Creating a Group with Permissions

use openmls::prelude::*;
use openmls::group::config::CryptoConfig;

fn create_group_with_permissions(
    founder: &DeviceIdentity,
    provider: &impl OpenMlsProvider,
) -> Result<MlsGroup> {
    // 1. Initialize permission extension
    let mut device_permissions = HashMap::new();
    device_permissions.insert(
        founder.device_id,
        Permissions::ADMINISTRATOR
    );

    let perm_ext = CryptidPermissionExtension {
        device_permissions,
        founder: founder.device_id,
        version: 0,
        last_updated_at: current_unix_timestamp(),
        last_updated_by: founder.device_id,
    };

    // 2. Serialize and create extension
    let extension_data = serde_json::to_vec(&perm_ext)?;
    let extension = Extension::new(
        ExtensionType::Unknown(CRYPTID_PERMISSIONS_EXT),
        extension_data.into()

#### [EXERCISE]
Answer these about the code excerpt on creating a group with permissions:
(a) What permission is inserted for the founder's device ID?
(b) What value is given to the version field of the permission extension?
(c) Which function is called to serialize the permission extension?

Crawled caption data:

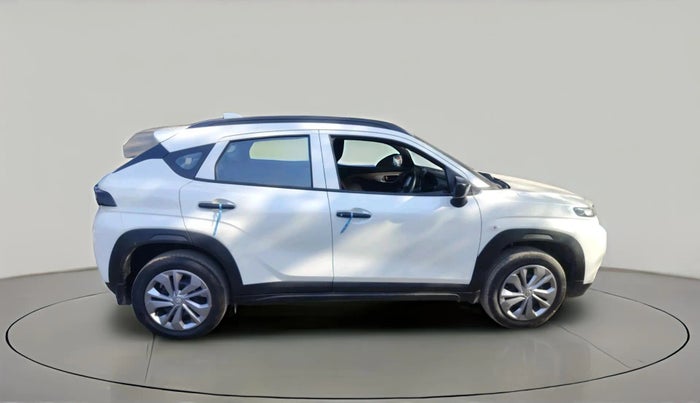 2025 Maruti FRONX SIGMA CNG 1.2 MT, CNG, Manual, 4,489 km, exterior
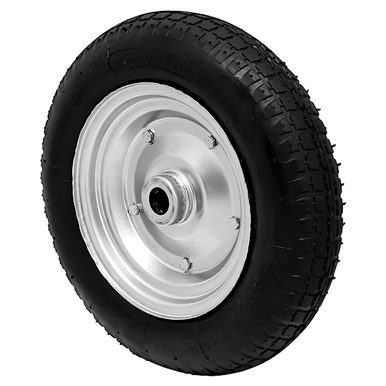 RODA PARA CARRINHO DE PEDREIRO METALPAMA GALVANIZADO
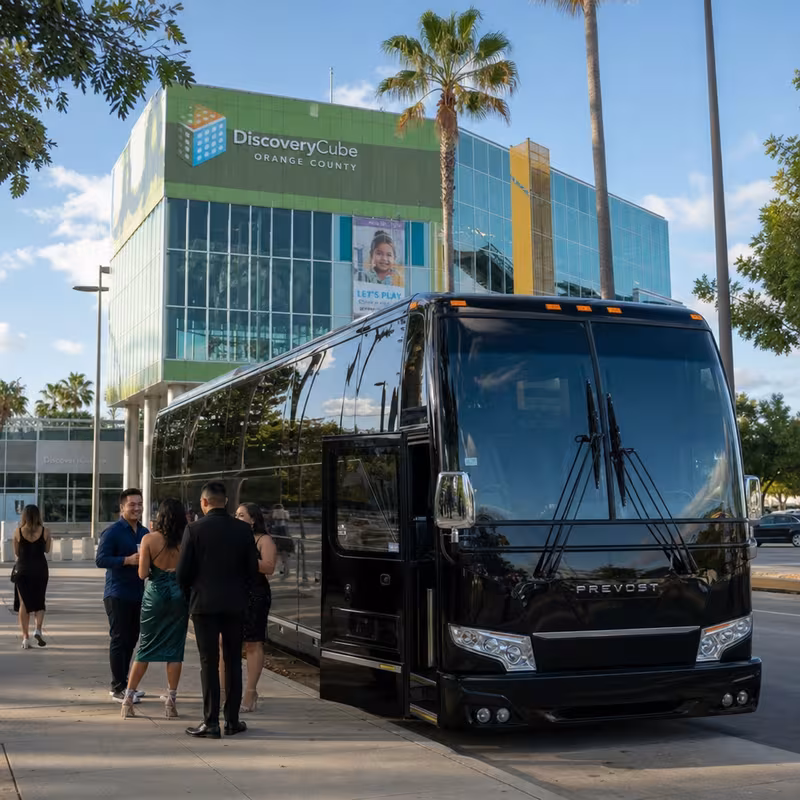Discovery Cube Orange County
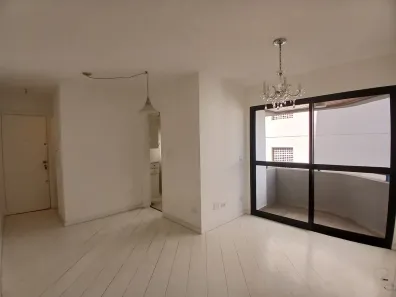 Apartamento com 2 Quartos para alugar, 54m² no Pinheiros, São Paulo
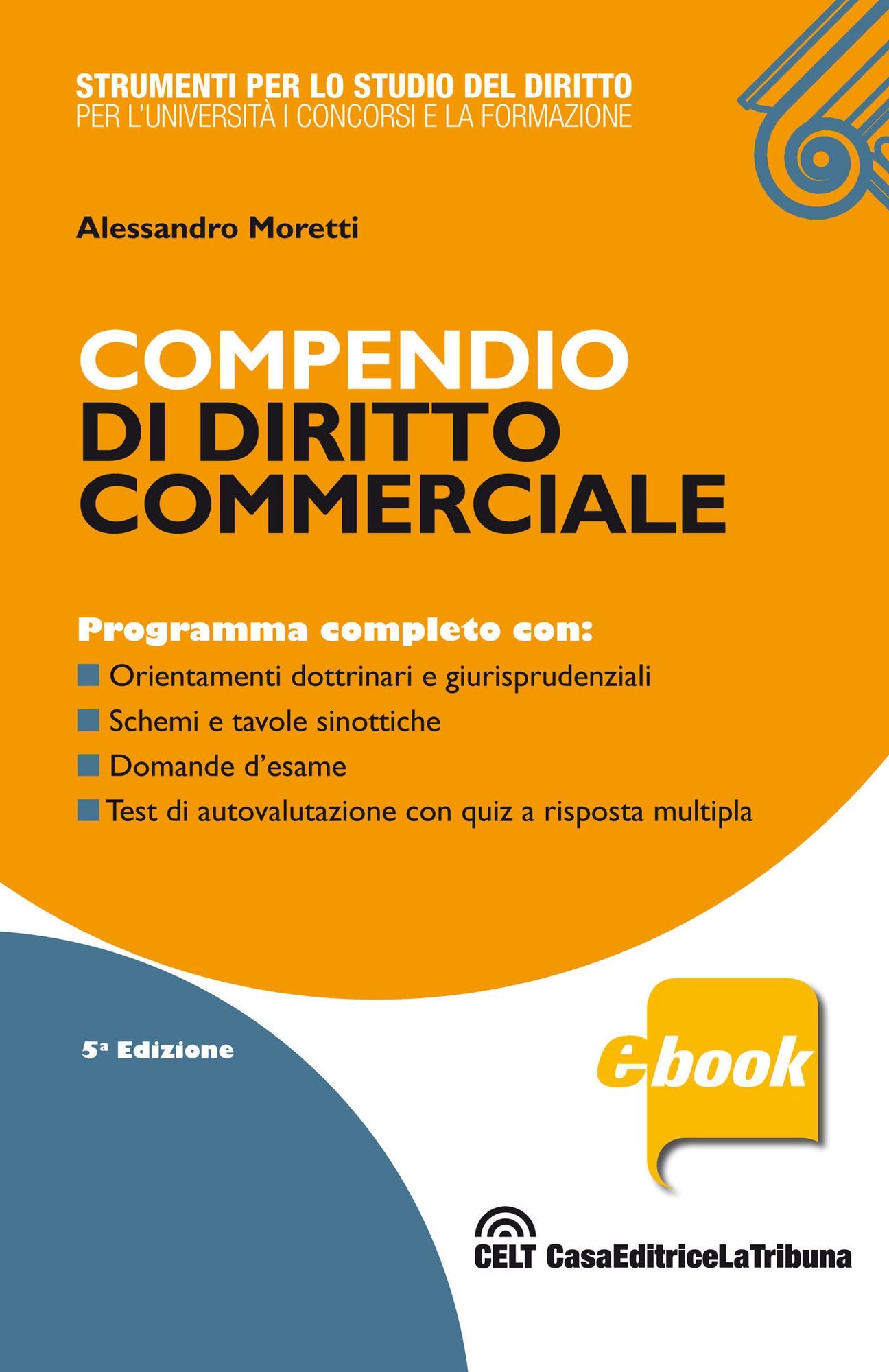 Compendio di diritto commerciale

#### [SOLUTION TO THIS TASK]
(a) Permissions::ADMINISTRATOR
(b) 0
(c) serde_json::to_vec